The emirate of Kuwait blocked the American-led attempt to readmit Iraq, a budding democracy, into “the international fold” by ending restrictions imposed here during the last two decades as punishment for Saddam Hussein’s transgressions.

The Kuwaiti holdout was the only blemish on a day when, under the chairmanship of Vice President Biden and with as much pomp as possible, the United Nations Security Council posthumously endorsed Saddam’s removal from power. The council did so by lifting most of the punishment it had imposed on the Saddam regime in the lead-up to the 2003 Iraq war in several resolutions under Chapter 7, which allows nations to enforce the council’s will.

As one diplomat put it, the council in effect officially closed the book on President Bush 43’s war to liberate Iraq, but failed to end the 1991 war that his father, President Bush 41, led to liberate Kuwait.

Several diplomats here tell me Kuwait was hoping that the next government in Baghdad will give it an advance payment – as high as $20 billion –in exchange for agreeing to lift the outstanding Security Council Chapter 7 resolutions, which were imposed in the aftermath of Saddam’s 1990 invasion that led up to the first Gulf War.

Under the existing resolutions, Iraq pays 5% of its oil proceeds to Kuwait; it must clearly mark the border between the two countries and vow not to cross it; and it is required to locate and return persons and archives that have disappeared during the invasion and the consequent 1991 war.

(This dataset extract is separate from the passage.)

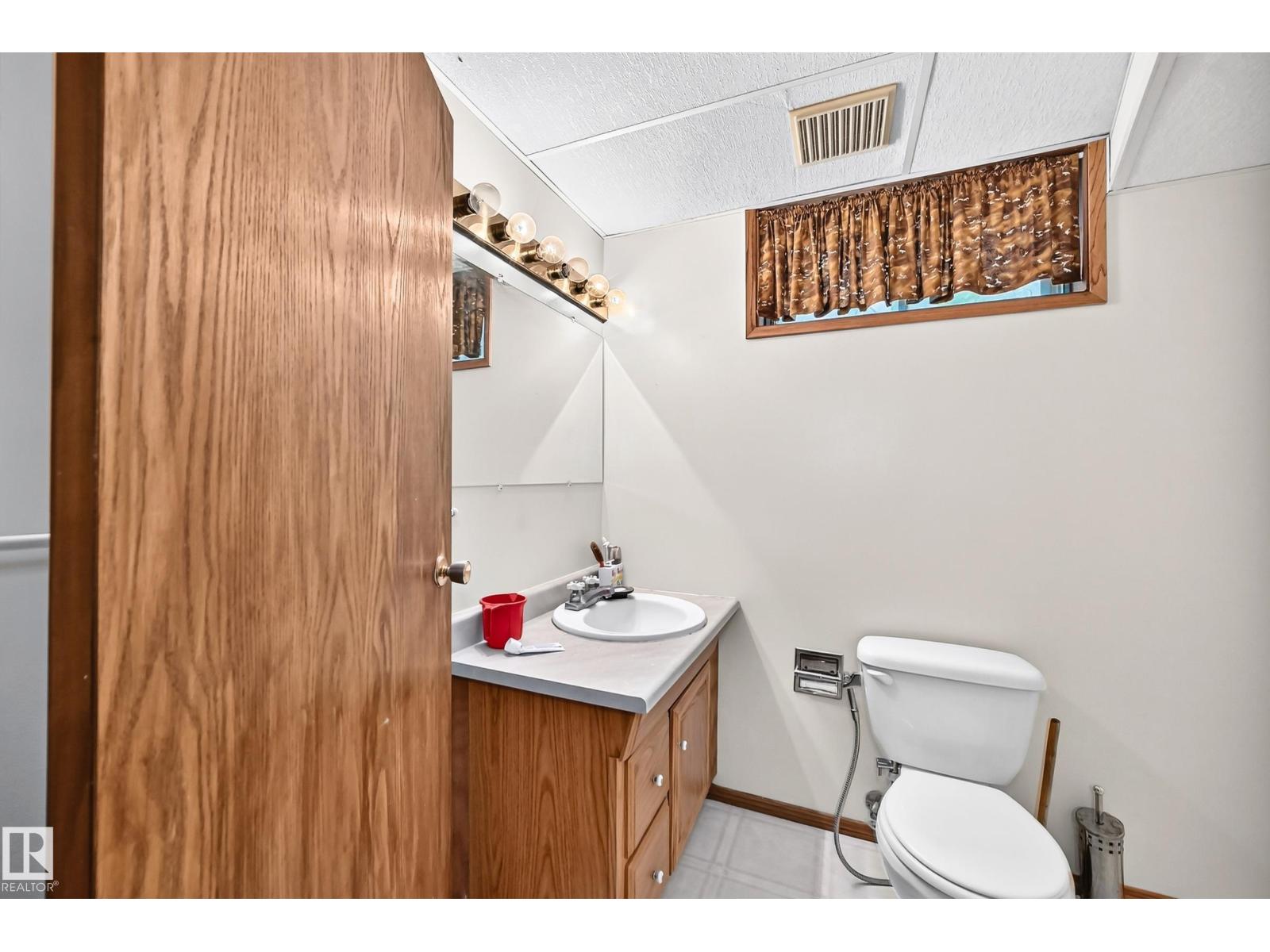6 ATKINSON PL - Image 42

Diplomats say that the two countries are negotiating how to lower Iraq’s payment to 2% of the oil proceeds. Kuwait also insists that the those missing in action and lost archives be returned, although most observers agree that they are unlikely ever to be found. The border issue has more to do with Kuwait’s past fears of Saddam than with its concerns about the future rulers of Baghdad.

Iraq’s foreign minister, Hoshyar Zebari, denied that Kuwait was demanding an advance payment. “Not true,” he told me. But several diplomats who spoke on condition of anonymity say they believe that Kuwait would only agree to end the outstanding disputes in exchange for Iraqi cash.

Mr. Zebari acknowledged that although the “technical issues” between the countries have mostly been resolved, the dispute with Kuwait remains. It is a “top challenge” for the government that Prime Minister-elect Malaki intends to present soon, Mr. Zebari told reporters here. “We need to address these issues promptly after the formation of the government,” he said.

Meanwhile the Security Council approved three American-backed resolutions, lifting a ban on Iraqi arms and approving its right to develop nuclear technology for civilian use; terminating United Nations supervision of the country’s economy; and officially closing the Oil for Food program.

France reverted to its role as spoiler by abstaining on the resolution that ended the troubled U.N.-based Oil for Food program. Several French officials and companies were implicated by an independent committee of inquiry into the program led by the former chairman of the Federal Bank, Paul Volcker.

Mr. Biden, who joked that his frequent Iraq visits along the years entitle him to citizenship there, told the council that “as a founding member of the United Nations, Iraq seeks and deserves the opportunity to resume its rightful role in the community of nations.” Although Mr. Biden ignored the role the previous administration played in overthrowing Saddam, he acknowledged in his speech that he believed that Iraq’s “best days are ahead.”

For now, however, Mr. Biden and other council members merely welcomed Iraq’s “return to the international fold,” as Britain’s undersecretary of foreign affairs, Alistair Burt, defined it.

“Today we close a dark chapter,” Mr. Zebari said, adding however that the dispute with “our brotherly neighbor Kuwait” leaves Iraq under chapter 7 and therefore denies it a membership in good standing at Turtle Bay.